BPC June 29 update

Intercept ICPT -40% and Heron HRTX -28% issued Complete Response Letters; Akero AKRO data due Tuesday

Price and Volume Movers

Akero Therapeutics, Inc. (Nasdaq: AKRO) announced that data from its Phase 2a trial of AKR-001 in patients with biopsy-confirmed nonalcoholic steatohepatitis (NASH) will be released after-hours on Tuesday, June 30, 2020.

Kiniksa Pharmaceuticals, Ltd. (Nasdaq: KNSA) shares closed up 13% to $26.00 on news its Phase 3 trial of rilonacept, met its prespecified primary and all major secondary efficacy endpoints, showing that rilonacept improved clinically meaningful outcomes associated with the unmet medical need in recurrent pericarditis.

Intercept Pharmaceuticals, Inc. (NASDAQ:ICPT) announced that the FDA issued a Complete Response Letter (CRL) regarding the New Drug Application (NDA) for obeticholic acid (OCA) for the treatment of fibrosis due to nonalcoholic steatohepatitis (NASH). The CRL indicated that the predicted benefit of OCA remains uncertain and does not sufficiently outweigh the potential risks to support accelerated approval for the treatment of patients with liver fibrosis due to NASH. Shares slid to close down 40% to $46.70.

Heron Therapeutics, Inc. (Nasdaq: HRTX) shares closed down 28% to $14.26 on news that it also received a Complete Response Letter (CRL) from the FDA regarding its New Drug Application (NDA) for HTX-011 for the management of postoperative pain. The letter noted four non-clinical issues in the CRL. Three relate to confirming exposure of excipients in preclinical reproductive toxicology studies, and the fourth relates to changing the manufacturing release specification of the allowable level of an impurity based on animal toxicology coverage.
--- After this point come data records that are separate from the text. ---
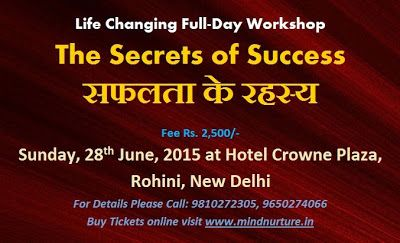 Winners: Life Changing Full-Day Workshop: The Secrets of Su...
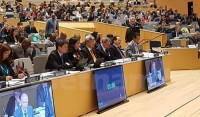 vietnam attends 56th wipo general assemblies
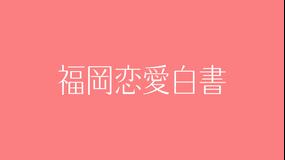 福岡恋愛白書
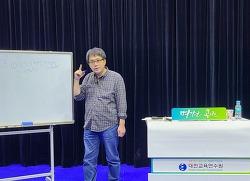 사유(思惟)의 힘을 채우는'명강연 콘서트'개최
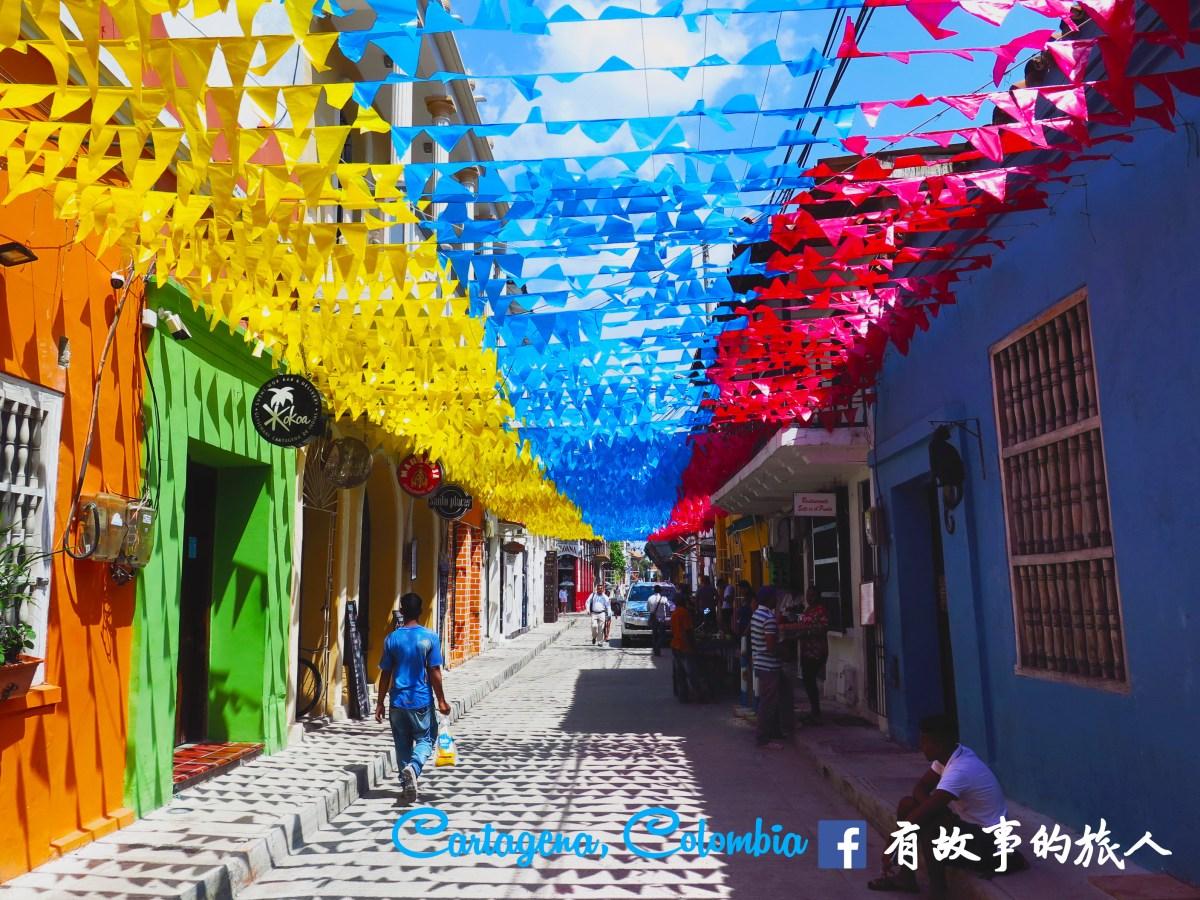 【哥倫比亞】Cartagena迦太基:加勒比海岸的七彩古城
Pacira BioSciences, Inc. (NASDAQ: PCRX) shares rallied to closed up 18% to $52.02 in response to the news. The company currently has on the market a non-opioid pain management, exparel, for the same indication as Heron.

Verrica Pharmaceuticals Inc. (NASDAQ:VRCA) shares are trading down 19% to $11.40 after hours following its announcement that the FDA has noted deficiencies that preclude discussion of labelling and post-marketing requirements/commitments for its review of the New Drug Application (NDA) for VP-102, for the treatment of molluscum contagiosum. The assigned PDUFA date is July 13, 2020.
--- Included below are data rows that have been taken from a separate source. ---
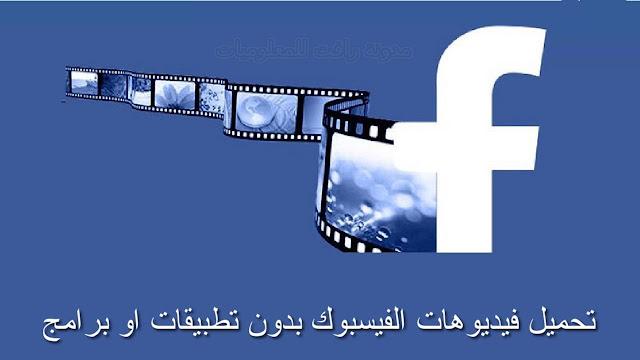 http://www.rftsite.com/2019/05/download-facebook-video.html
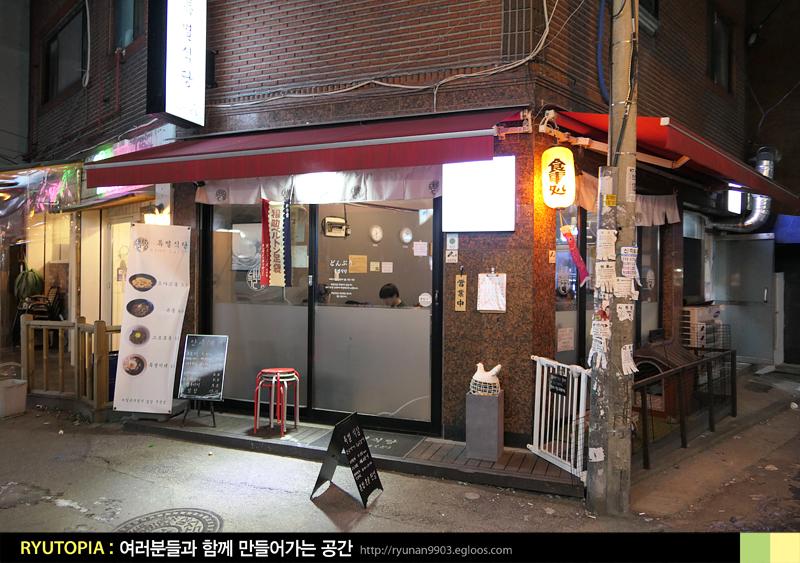 2017.12.20. 특별식당(제기동) / 오야코동이 맛있..
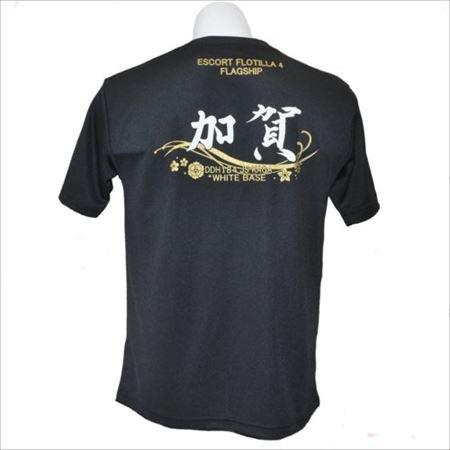 護衛艦かがドライTシャツ 黒 袖艦旗付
ObsEva SA (NASDAQ: OBSV) announced that it will release Phase 3 data from the PRIMROSE 1 and PRIMROSE 2 clinical trials of linzagolix for the treatment of heavy menstrual bleeding due to uterine fibroids, on Monday July 6, 2020.

Offerings / private placements:

Liquidia Technologies, Inc. (NASDAQ:LQDA): $8.74; -18% AH. Common stock offering.

Acceleron Pharma Inc. (NASDAQ:XLRN): $93.38; -3% AH. Common stock offering $400m.

CRISPR Therapeutics (NASDAQ:CRSP): $71.71; -4% AH. Common stock offering $325m.

Achieve Life Sciences, Inc. (NASDAQ:ACHV): $0.39; -6%. Registered direct offering $6m.

BioNTech SE (NASDAQ:BNTX): $65.80; +6%. Private placement $250m.

Therapix Biosciences Ltd. (NASDAQ:TRPX): $0.60; -16%. Private placement ADSs/warrants $2.6m.


Major price movers (stocks priced > $1.00, volume > 50k):

Refer to the BioPharmCatalyst Biotech Stocks page for Top 10 Gainers/Losers/Unusual Volume:


PDS Biotechnology Corporation (PDSB): $2.60; +60%.

Can-Fite BioPharma Ltd. (CANF): $2.19; +16%.

iBio, Inc. (IBIO): $2.46; +14%.

Trevi Therapeutics, Inc. (TRVI): $6.87; +14%.


Cleveland BioLabs, Inc. (CBLI): $2.45; -42%.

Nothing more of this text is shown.